Help with evaluating indefinite integral

[pfsm01]

Homework Statement

Evaluate the integral:

∫ {√[(a^2)-(x^2)] / (b-x)} dx

Homework Equations

∫ u dv = uv - ∫v du

The Attempt at a Solution

I've tried using integration by parts but it makes the integral even more complex.
I also tried using the table of integrals to find a solution to no avail.

Can someone please point me in the right direction?

Any help is much appreciated.

 

[e^(i Pi)+1=0]

Use trig substitution. Set x = asin(theta) and sub in x and dx.

 

[pfsm01]

Would I then integrate with respect to dtheta?

If I had to evaluate the integral from -a to +a, would I integrate from 0 to theta after the substitution?

Thank you for your help

 

[uart]

Would I then integrate with respect to dtheta?

If I had to evaluate the integral from -a to +a, would I integrate from 0 to theta after the substitution?

Thank you for your help

If you were to substitute x = a \sin(\theta) then the limits x=-a to +a would change to theta = -pi/2 to pi/2. However I don't think that substitution will help all that much?
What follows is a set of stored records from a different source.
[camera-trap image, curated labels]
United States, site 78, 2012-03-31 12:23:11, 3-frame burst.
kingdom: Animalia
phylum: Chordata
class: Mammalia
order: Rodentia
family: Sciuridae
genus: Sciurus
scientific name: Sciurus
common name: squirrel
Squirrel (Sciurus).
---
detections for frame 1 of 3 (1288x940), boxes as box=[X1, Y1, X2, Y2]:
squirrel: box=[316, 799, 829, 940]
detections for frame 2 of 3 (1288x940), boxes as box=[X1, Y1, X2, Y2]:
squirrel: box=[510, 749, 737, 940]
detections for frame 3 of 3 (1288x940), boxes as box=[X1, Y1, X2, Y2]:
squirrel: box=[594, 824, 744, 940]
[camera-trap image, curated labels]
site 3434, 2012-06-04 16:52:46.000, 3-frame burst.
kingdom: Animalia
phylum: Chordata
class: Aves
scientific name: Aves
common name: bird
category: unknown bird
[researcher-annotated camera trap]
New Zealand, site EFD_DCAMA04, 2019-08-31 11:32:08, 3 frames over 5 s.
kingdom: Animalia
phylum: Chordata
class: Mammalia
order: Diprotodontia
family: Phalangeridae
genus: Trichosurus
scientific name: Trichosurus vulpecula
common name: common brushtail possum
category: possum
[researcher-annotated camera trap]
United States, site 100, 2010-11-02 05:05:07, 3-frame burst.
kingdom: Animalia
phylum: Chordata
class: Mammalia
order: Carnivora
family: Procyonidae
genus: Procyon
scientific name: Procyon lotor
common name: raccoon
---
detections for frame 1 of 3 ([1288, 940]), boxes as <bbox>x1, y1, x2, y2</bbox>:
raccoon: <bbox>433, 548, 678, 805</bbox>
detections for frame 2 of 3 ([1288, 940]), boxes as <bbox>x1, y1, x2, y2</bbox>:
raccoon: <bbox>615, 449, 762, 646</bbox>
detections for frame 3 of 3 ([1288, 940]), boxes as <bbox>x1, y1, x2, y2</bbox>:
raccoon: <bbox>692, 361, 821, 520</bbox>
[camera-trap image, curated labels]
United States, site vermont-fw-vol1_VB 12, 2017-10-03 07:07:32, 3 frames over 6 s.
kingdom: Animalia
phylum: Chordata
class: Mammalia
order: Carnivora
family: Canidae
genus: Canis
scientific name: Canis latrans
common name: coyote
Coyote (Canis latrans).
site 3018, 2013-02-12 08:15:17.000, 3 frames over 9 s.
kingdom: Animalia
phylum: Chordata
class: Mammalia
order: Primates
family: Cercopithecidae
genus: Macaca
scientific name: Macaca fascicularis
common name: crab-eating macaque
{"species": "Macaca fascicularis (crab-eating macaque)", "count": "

It changes it into:
\int \frac{a^2 \cos^2 \theta}{b - \sin \theta}\, d\theta
which doesn't look too easy.

 

[uart]

Homework Statement

Evaluate the integral:

∫ {√[(a^2)-(x^2)] / (b-x)} dx

That looks like a tricky integral pfsm. In the special case where b=a it simplifies (algebraically) to a very easy integral. For the general case however I'm stumped. Maybe if I show the simplified case it will give someone an else a lead.

\frac{\sqrt{a^2 - x^2}}{a-x} = \frac{\sqrt{a+x}}{\sqrt{a-x}} = \frac{a+x}{\sqrt{a^2-x^2}}

So for this special case we have,
\int \frac{\sqrt{a^2 - x^2}}{a-x} \, dx = \int \frac{a}{\sqrt{a^2-x^2}} \, dx + \int \frac{x}{\sqrt{a^2-x^2}} \, dx
which are both very easy integrals. For the general case however, hmmm, hopefully someone else can help out.

 

[pfsm01]

Apparently the answer is πb-π√(b^2-a^2 ) for limits x=-a to +a
but not sure how to arrive here

 

[uart]

Apparently the answer is πb-π√(b^2-a^2 ) for limits x=-a to +a
but not sure how to arrive here

Ok so the question has now been changed to a definite integral, is that right? Sometimes there are more options available in how to handle a definite integral so it makes a difference (in general, though I'm not sure if it will make a difference this case, I'll take another look).

 

[pfsm01]

If the answer for the definite integral is in fact πb-π√(b^2-a^2 ) for limits x=-a to +a, would it be incorrect to back-calculate the answer for the indefinite integral? For instance, bπ((a+x)/2a) - π√((b^2)-(a^2))((a+x)/2a) with limits x=-a to +a resolves into the answer above.